::: 提供本文

宴のあと
『宴のあと』(うたげのあと)は、三島由紀夫の長編小説。1960年(昭和35年)、雑誌「中央公論」1月号から10月号に連載され、同年11月15日に新潮社より単行本刊行された。現行版は新潮文庫で重版され続けている。
当初、初単行本は中央公論社より刊行される予定であったが、小説のモデルとされた元外務大臣・東京都知事候補の有田八郎の抗議を受けて、中央公論社の嶋中鵬二社長が二の足を踏んだため、新潮社からの刊行となった。その後、本作は1961年(昭和36年)3月15日、有田八郎からプライバシーを侵すものであるとして、三島と新潮社は訴えられ、長期の裁判沙汰に巻き込まれた(詳細は「宴のあと」裁判を参照のこと)。
本作は、主人公の女将・かづの行動的な情熱を描き、知識人的、政治的理想主義よりも、選挙違反もものとしない愛情と、裏切りもやってのける情熱で、一見政治的でない民衆的で無学なかづの方が政治的であったという皮肉と対比を鮮やかに描いている。また同時に、現実の政治を動かしている濁りも描き、堅牢な構成力と魅力のある人物造形で完成度の高い作品である[1][2]。

::::::

[作業内容]
a) 『宴のあと』に関する本文のうち、「本作は、主人公の女将・かづの」から「高い作品である[1][2]。」までの範囲を一字一句違えずに引用せよ。
b) 『宴のあと』に関する本文に名前が出てくる人物を、実在の人物と作中人物の区別なくすべて列挙せよ。
c) 『宴のあと』に関する本文の最後の文に続く部分を書け。
項目は本文とは無関係である。

::: 項目一覧

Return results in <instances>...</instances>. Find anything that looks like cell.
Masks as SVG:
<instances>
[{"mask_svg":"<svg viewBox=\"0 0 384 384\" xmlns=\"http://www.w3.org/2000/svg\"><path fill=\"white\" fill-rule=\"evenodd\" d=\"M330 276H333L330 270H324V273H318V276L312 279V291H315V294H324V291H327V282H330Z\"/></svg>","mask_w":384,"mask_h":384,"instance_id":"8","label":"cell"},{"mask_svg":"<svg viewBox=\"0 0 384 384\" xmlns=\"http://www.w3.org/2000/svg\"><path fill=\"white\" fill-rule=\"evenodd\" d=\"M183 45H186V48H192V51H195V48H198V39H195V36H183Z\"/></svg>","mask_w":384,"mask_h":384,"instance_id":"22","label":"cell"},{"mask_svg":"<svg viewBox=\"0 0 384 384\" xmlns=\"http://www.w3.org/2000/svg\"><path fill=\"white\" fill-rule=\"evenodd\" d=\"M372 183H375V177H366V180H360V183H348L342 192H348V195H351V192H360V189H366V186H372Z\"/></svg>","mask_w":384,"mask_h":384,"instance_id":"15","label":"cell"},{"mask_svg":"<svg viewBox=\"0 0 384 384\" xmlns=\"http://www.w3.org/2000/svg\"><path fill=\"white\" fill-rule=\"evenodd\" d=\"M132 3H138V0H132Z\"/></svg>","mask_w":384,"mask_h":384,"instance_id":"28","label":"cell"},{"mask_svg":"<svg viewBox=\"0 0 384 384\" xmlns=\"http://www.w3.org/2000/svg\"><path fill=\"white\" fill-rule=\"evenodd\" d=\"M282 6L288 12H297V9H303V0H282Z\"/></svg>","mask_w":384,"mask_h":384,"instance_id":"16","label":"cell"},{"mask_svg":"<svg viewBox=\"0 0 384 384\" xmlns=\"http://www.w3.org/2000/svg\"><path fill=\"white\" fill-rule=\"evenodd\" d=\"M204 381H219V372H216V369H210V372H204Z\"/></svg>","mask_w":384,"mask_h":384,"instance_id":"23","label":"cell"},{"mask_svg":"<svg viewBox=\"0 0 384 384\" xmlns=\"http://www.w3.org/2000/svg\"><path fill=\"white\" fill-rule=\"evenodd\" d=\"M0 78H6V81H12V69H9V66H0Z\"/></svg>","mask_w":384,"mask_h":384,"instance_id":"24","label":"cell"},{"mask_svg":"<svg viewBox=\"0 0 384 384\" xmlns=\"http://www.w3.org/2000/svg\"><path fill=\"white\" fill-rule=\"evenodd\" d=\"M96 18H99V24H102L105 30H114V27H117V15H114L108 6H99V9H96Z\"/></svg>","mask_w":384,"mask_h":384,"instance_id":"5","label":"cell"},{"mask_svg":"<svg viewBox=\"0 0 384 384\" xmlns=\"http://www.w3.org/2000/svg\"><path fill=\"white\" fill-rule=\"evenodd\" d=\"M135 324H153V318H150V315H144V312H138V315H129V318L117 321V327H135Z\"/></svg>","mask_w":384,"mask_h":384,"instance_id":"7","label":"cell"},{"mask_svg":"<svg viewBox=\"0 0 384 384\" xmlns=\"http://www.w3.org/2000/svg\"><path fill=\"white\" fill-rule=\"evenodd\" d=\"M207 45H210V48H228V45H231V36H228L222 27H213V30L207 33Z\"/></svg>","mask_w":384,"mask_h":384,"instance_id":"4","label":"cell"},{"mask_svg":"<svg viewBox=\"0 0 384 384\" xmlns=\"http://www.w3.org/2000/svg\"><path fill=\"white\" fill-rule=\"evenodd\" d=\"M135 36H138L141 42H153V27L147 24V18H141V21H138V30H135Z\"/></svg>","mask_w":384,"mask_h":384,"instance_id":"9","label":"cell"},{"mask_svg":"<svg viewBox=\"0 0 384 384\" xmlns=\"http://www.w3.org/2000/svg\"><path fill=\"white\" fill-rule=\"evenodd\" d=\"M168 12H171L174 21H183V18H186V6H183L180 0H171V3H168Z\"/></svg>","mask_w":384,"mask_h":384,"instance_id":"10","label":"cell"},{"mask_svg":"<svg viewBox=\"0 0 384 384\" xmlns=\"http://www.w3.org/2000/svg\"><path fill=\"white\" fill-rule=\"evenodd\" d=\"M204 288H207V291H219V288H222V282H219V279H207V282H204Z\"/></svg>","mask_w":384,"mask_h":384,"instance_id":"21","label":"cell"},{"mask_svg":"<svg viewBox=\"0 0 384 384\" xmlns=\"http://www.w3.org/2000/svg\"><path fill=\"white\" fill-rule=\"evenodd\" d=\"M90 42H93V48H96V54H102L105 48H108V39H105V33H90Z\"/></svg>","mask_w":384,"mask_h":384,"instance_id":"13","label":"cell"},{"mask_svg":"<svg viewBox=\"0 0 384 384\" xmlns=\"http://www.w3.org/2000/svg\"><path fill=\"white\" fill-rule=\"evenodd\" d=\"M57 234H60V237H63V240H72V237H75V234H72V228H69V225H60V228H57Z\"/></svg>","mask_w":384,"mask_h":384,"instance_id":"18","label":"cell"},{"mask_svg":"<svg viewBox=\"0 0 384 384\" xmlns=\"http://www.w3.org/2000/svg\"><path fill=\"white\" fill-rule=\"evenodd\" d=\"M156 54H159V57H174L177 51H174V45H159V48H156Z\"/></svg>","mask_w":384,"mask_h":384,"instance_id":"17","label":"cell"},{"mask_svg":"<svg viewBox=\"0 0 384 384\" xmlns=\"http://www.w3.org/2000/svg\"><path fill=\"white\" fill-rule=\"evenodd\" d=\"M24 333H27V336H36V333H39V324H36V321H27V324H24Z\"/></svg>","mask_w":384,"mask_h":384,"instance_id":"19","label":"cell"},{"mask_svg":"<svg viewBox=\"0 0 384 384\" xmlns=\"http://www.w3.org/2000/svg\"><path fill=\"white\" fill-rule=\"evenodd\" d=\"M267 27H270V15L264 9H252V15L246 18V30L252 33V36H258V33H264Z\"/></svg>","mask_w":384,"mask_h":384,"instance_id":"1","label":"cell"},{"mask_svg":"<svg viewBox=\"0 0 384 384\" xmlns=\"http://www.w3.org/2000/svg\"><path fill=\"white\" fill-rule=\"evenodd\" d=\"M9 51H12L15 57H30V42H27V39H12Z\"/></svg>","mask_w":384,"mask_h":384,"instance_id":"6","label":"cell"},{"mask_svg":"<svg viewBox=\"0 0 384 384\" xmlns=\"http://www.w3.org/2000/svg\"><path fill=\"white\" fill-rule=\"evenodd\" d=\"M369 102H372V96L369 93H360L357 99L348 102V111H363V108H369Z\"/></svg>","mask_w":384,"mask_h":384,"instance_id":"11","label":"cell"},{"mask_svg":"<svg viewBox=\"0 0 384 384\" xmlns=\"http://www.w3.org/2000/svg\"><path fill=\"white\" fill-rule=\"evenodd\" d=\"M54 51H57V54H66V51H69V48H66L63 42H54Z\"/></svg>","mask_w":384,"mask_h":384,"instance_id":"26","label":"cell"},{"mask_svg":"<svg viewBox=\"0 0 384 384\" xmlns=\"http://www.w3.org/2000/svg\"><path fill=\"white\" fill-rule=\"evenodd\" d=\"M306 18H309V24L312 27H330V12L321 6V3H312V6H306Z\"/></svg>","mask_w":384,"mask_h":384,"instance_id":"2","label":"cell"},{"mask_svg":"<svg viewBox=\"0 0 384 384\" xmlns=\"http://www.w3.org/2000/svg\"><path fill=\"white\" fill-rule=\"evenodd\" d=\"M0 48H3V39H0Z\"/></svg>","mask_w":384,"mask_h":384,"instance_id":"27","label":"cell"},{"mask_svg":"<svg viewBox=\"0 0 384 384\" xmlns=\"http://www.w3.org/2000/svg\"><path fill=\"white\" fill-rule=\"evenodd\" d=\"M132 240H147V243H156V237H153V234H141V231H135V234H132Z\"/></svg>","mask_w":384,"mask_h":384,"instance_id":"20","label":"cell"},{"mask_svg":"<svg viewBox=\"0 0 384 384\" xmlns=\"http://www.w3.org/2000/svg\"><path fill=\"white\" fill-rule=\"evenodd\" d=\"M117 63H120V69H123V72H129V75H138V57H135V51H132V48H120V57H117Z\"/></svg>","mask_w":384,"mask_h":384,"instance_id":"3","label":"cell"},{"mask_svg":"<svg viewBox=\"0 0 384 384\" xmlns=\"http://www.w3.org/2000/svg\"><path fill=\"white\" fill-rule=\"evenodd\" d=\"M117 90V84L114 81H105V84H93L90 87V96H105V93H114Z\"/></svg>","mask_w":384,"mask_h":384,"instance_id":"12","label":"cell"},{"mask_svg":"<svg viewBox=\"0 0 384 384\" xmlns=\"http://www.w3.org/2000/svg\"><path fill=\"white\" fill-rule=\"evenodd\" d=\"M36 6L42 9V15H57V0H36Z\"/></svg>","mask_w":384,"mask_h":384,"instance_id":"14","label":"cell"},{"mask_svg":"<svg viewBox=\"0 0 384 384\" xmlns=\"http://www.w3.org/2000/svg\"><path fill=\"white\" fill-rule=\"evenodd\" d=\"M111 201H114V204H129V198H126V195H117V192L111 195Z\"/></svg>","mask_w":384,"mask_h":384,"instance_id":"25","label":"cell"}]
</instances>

::::::

[回答]
a)
本作は、主人公の女将・かづの行動的な情熱を描き、知識人的、政治的理想主義よりも、選挙違反もものとしない愛情と、裏切りもやってのける情熱で、一見政治的でない民衆的で無学なかづの方が政治的であったという皮肉と対比を鮮やかに描いている。また同時に、現実の政治を動かしている濁りも描き、堅牢な構成力と魅力のある人物造形で完成度の高い作品である[1][2]。

b) 三島由紀夫、有田八郎、嶋中鵬二、かづ

c)
1964年(昭和39年)度のフォルメントール国際文学賞 (Formentor Literature Prize)で、英訳版『宴のあと』(“After the Banquet”)が第2位を受賞した。ちなみに、この年度の第1位作品はナタリー・サロートの『黄金の果実』であった。
あらすじ[編集]
保守党御用達の高級料亭「雪後庵」を営む女将・福沢かづは、独身ながら50代を迎え、人生を達観した気持ちで日々過ごしていた。ある日、かづは客として店に来た革新党の顧問で元大臣・野口雄賢に出会い、その気高い無骨さに魅かれてゆく。野口は妻を亡くし独身だった。かづと野口は何度か食事を重ね、奈良の御水取りにも旅し、自然と結婚することとなった。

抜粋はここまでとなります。